Не припомню, как мне удалось уснуть, но, должно быть, спала я довольно крепко, потому что, открыв глаза на следующее утро, долго и недоуменно озиралась вокруг. Едва я успела навести резкость на незнакомую обстановку, как на кончик моего носа уселась бабочка. Она балансировала там, и крылья павлиньей расцветки, похоже, захлопали — в точности, как и мои ресницы. Стоило мне ахнуть, и она упорхнула. Оторвав голову от подушки, я обнаружила, что вся комната заполонена бабочками: они лепились к столбикам кровати и распахнутым занавескам, перелетали с места на место в протянувшейся через всю комнату полосе солнца, словно здесь был какой-то лужок, а вовсе не верхний этаж многоквартирного дома. Сквозь открытое окно было слышно, как практикуется в гаммах некая оперная дива, обитательница квартиры в противоположном углу квадратного двора. Еще я почуяла запах черной патоки и задумалась: что же, интересно, стряпает там Вилли?

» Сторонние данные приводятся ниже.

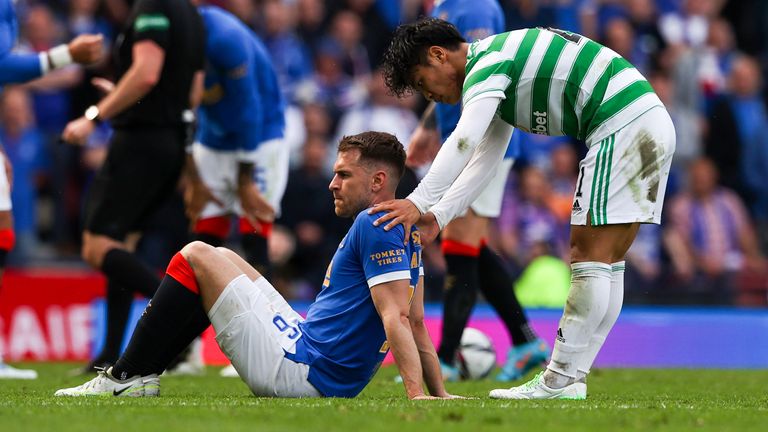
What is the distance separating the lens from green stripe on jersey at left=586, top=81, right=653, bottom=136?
5.99 metres

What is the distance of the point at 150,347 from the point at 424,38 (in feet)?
6.32

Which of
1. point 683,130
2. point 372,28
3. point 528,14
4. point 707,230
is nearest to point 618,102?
point 707,230

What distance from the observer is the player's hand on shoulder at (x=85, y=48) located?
8203 millimetres

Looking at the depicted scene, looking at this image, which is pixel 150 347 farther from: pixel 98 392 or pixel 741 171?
pixel 741 171

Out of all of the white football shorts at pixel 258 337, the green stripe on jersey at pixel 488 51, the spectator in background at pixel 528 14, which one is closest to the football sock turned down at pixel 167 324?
the white football shorts at pixel 258 337

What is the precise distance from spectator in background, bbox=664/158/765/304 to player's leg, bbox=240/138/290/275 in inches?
237

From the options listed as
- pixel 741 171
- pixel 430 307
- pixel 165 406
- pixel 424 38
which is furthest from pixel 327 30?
pixel 165 406

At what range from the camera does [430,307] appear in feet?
39.4

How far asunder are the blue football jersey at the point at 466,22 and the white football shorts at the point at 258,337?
Result: 2680mm

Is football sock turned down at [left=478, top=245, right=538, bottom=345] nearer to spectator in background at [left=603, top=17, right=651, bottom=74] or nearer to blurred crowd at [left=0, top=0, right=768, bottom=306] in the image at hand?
blurred crowd at [left=0, top=0, right=768, bottom=306]

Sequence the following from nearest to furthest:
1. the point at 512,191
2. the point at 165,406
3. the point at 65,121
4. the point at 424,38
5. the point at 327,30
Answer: the point at 165,406, the point at 424,38, the point at 65,121, the point at 512,191, the point at 327,30

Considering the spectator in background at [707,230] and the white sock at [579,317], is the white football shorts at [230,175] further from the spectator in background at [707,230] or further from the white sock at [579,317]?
the spectator in background at [707,230]

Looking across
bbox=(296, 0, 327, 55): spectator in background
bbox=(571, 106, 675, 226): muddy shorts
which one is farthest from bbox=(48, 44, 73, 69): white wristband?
bbox=(296, 0, 327, 55): spectator in background

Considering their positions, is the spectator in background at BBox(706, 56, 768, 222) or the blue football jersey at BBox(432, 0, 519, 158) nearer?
the blue football jersey at BBox(432, 0, 519, 158)
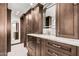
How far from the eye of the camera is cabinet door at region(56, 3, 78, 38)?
1.55 metres

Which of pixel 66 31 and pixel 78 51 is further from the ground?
pixel 66 31

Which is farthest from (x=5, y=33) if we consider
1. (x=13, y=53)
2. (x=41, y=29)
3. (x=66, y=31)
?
(x=41, y=29)

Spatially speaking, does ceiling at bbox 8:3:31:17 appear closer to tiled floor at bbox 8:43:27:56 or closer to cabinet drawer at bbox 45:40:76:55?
tiled floor at bbox 8:43:27:56

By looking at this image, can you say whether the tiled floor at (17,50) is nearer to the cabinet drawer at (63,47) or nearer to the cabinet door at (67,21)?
the cabinet drawer at (63,47)

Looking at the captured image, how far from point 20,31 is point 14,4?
400 millimetres

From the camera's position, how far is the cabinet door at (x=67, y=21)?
61.0 inches

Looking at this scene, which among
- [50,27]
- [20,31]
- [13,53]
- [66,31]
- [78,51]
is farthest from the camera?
[50,27]

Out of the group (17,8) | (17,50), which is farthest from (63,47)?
(17,8)

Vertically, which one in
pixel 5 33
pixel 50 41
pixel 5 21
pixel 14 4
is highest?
pixel 14 4

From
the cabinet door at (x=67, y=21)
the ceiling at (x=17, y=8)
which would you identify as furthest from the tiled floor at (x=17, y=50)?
the cabinet door at (x=67, y=21)

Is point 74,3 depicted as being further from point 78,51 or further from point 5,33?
point 5,33

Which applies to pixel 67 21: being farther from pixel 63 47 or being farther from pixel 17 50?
pixel 17 50

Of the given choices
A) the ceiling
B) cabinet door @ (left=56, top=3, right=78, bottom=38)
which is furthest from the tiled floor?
cabinet door @ (left=56, top=3, right=78, bottom=38)

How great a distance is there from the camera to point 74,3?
1518 mm
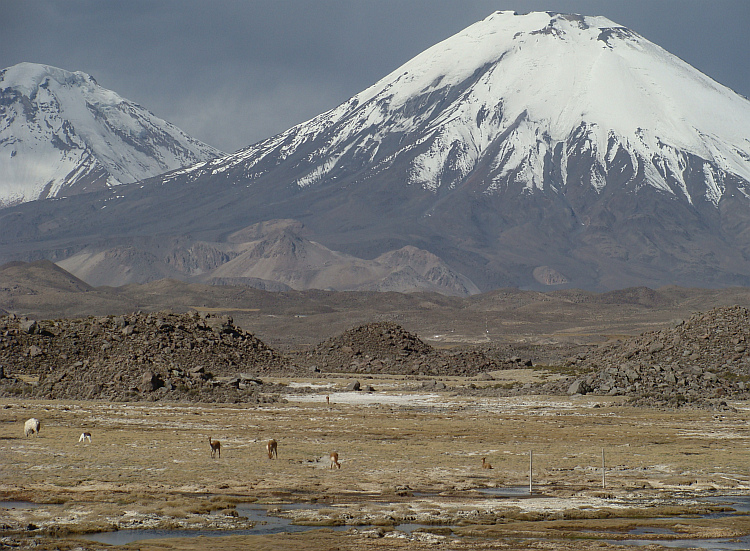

— Какие люди! — приветствовал он меня, хоть и стоял, повернувшись спиной. Я затянула поясок на шелковом кимоно, которое нашла в гардеробе Добряка среди множества жилетов-пуховиков. — Будешь яичницу? — спросил он. — Я могу приготовить глазунью, а могу вообще ничего не готовить.
— Спасибо, — сказала я, — меня вполне устраивает второй вариант.
Добряк стоял посреди кухни. Вместо рубашки на нем красовался передник, полосатый, как зубная паста. Замешивая тесто в большой фарфоровой миске (при этом его мясистые плечи поочередно вздувались и опадали), Вилли заявил мне, что глазунья — лучшее утешение, какое только можно придумать. Но я сказала, что перекушу где-нибудь по дороге на работу. Не потому, что хотела избежать необходимости присесть и обсудить свои невзгоды, а из-за странностей, которые я только теперь начала замечать и которые вовсе не ограничивались отведенной мне спальней.
— Зачем тебе столько бабочек? — спросила я, медленно поворачиваясь, чтобы как следует разглядеть всю обстановку: сплошь покрытые трепещущими крылышками бамбуковую мебель, вязаные коврики и туземные барабаны. — Ты их что, коллекционируешь?
Два окна лоджии открывали вид на городские крыши, на стене небольшой рисунок гуашью в позолоченной рамочке — эскиз натюрморта с опрокинутой набок вазой. Я сперва даже решила, что Добряк дурачится, когда услышала в ответ:
— «Пестрых дам»?
— Кого?
— «Пестрые дамы», или репейницы. Так их еще называют, — проворчал он, обходя меня стороной, обе ручищи в муке. — В каждой профессии есть доля риска. Принял вчера партию златоцвета, забыл закрыть на ночь окно, и вот извольте радоваться!
Вилли открыл шкафчик под раковиной и шагнул в сторону, чтобы продемонстрировать мне охапку изогнутых багряных бутонов и выпустить оттуда еще пару красивых трепещущих бабочек.
— Я бы давно отправил цветы на прилавок, но не хочу связываться с этими проклятыми тараканами, что порхают вокруг. Я бы чувствовал себя деревенским дурачком в массовке у Диснея.
— Было бы очень мило, — возразила я. — Бабочки такие красивые.
— Циско, — предостерегающе пророкотал он, чтобы я не забывала, с кем имею дело. — Златоцвет останется здесь, пока улицы не накроет ночная мгла.
Я решила сменить тему, не желая испытывать терпение человека, отнесшегося ко мне с таким участием. Вилли уже отвернулся к миске с тестом.
— Это обычный пирог? — спросила я. Добряк, похоже, был занят выпечкой одного из тех пирогов, что, нарезав квадратами, продают на народных гуляниях.
— Естественно. — Вилли взвесил на ладони порцию теста. — А на что, по-твоему, это похоже?
— Пахнет замечательно. Мужчины, умеющие печь, — самые лучшие на свете.
— Да ну? — вновь повернулся ко мне Добряк. — Ты так думаешь?
Пришлось улыбнуться. Не умеющий скрывать своих чувств, Вилли казался настолько прозрачным, что я почти видела за его спиной уставленную цветами этажерку.
— Чудесно, когда готовишь для кого-то, — сказала я. — По-моему, самые вкусные на свете пироги люди пекут для любимых.
Называть имя Роуз не потребовалось; Вилли и без того внезапно утратил способность смотреть мне в глаза.
— Если хочешь, могу занести его в больницу, — предложила я. — В последнее время я все чаще там бываю.